At the moment, it makes more sense to have a team of bioinformaticists who can take existing freeware and modify it. Open source platforms are far from perfect, however, and tend to come with their own set of hurdles. As these options emerge, they are developed using existing reference data, but that evolves rapidly, meaning the software platforms can become out-of-date in a hurry.

“For example, some of the stuff that Curtis Huttenhower has developed has been very useful to us,” Buck said, “but is not as useful as it could be because it doesn’t have many of the relevant reference strains in it.” Most of the developers attempt to update along the way, but that relies on capital. In theory, commercial software could handle this challenge because there would be a continuous funding stream, but because there is a relatively small user group companies need to charge hefty subscription fees and these are often too high for an academic lab to maintain.

Grants are cyclical by nature, and while funds may be available at the moment, those dollars could disappear down the road. And researchers cannot afford to be locked out of their own datasets when the funding runs dry. As financial support for the MOMS-PI study comes to an end this year, the research team is scrambling to gather additional resources needed to continue the project. “We’ve got some grants,” Buck said, “and we’re continuing to write proposals.”

After collecting pregnancy samples over the first three years, the study’s final delivery will occur in March. “We haven’t been able to do the analysis yet that we want to do on those samples,” he added, “so I don’t think that the big discoveries have come through yet.” The hope is that understanding how the microbiome is passed from one generation to the next will illuminate the causes of issues like preterm labor and miscarriage and eventually lead to interventions that promote the well-being of pregnant women and their babies.

So where will the data analysis solutions come from as this field forges ahead? In the immediate future, Norris believes the free, open-source tools are going to continue to lead the way despite their imperfections. He also thinks that dynamic will shift over time, though. “As the field gets bigger and bigger, more large players get involved in it as they realize there’s a market for it,” he said. “Case in point, Intel is working on developing a platform.”
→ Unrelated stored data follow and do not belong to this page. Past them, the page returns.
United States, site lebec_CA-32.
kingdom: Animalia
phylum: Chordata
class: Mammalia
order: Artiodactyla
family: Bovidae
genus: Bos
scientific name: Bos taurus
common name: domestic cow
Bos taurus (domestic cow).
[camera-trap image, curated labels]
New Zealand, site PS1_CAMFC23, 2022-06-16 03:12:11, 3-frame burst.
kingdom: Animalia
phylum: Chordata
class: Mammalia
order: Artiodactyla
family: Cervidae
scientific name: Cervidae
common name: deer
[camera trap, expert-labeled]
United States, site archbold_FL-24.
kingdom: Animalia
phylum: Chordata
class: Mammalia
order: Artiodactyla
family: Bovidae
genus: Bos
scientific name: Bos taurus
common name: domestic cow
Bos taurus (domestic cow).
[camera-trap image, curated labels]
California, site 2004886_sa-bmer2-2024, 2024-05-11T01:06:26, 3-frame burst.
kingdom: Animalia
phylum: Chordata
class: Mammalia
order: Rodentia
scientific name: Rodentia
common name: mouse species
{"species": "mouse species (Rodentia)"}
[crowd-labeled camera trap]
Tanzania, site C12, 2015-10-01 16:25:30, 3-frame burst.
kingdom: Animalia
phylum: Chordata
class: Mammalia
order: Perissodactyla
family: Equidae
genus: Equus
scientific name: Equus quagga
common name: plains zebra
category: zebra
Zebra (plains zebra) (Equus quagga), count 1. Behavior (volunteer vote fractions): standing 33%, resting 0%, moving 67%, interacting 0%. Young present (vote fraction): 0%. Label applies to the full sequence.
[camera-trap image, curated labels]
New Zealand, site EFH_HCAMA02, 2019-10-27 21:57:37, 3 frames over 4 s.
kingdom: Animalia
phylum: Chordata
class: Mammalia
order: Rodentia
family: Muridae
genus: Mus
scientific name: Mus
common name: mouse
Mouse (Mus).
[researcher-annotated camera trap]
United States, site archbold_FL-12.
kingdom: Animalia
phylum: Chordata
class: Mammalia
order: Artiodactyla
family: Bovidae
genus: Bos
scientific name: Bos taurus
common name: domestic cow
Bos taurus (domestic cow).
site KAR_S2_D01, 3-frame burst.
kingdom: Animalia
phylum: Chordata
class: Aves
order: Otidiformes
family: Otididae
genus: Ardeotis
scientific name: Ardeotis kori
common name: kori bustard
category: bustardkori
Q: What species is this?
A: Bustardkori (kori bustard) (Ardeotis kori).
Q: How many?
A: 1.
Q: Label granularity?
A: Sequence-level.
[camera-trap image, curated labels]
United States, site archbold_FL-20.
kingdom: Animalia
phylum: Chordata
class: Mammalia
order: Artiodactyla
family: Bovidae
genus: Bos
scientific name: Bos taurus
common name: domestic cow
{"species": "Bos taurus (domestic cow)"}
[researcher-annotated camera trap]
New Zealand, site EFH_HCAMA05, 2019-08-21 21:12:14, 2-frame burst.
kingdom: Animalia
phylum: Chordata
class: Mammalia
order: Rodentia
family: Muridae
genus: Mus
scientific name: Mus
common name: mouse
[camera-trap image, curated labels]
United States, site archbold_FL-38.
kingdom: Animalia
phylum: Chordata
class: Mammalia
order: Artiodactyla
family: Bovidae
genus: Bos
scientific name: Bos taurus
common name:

From Fettweis’s vantage point, it all depends on the end user. If you’re looking at the human microbiome and identify disease biomarkers, at that point you know what you’re looking for and a commercial solution becomes viable. “If we’re thinking about the research, which is really pushing the cutting edge of what’s possible and innovating with new data types and new ways of looking at data,” she said, “there will always be research labs that are not using commercial solutions.”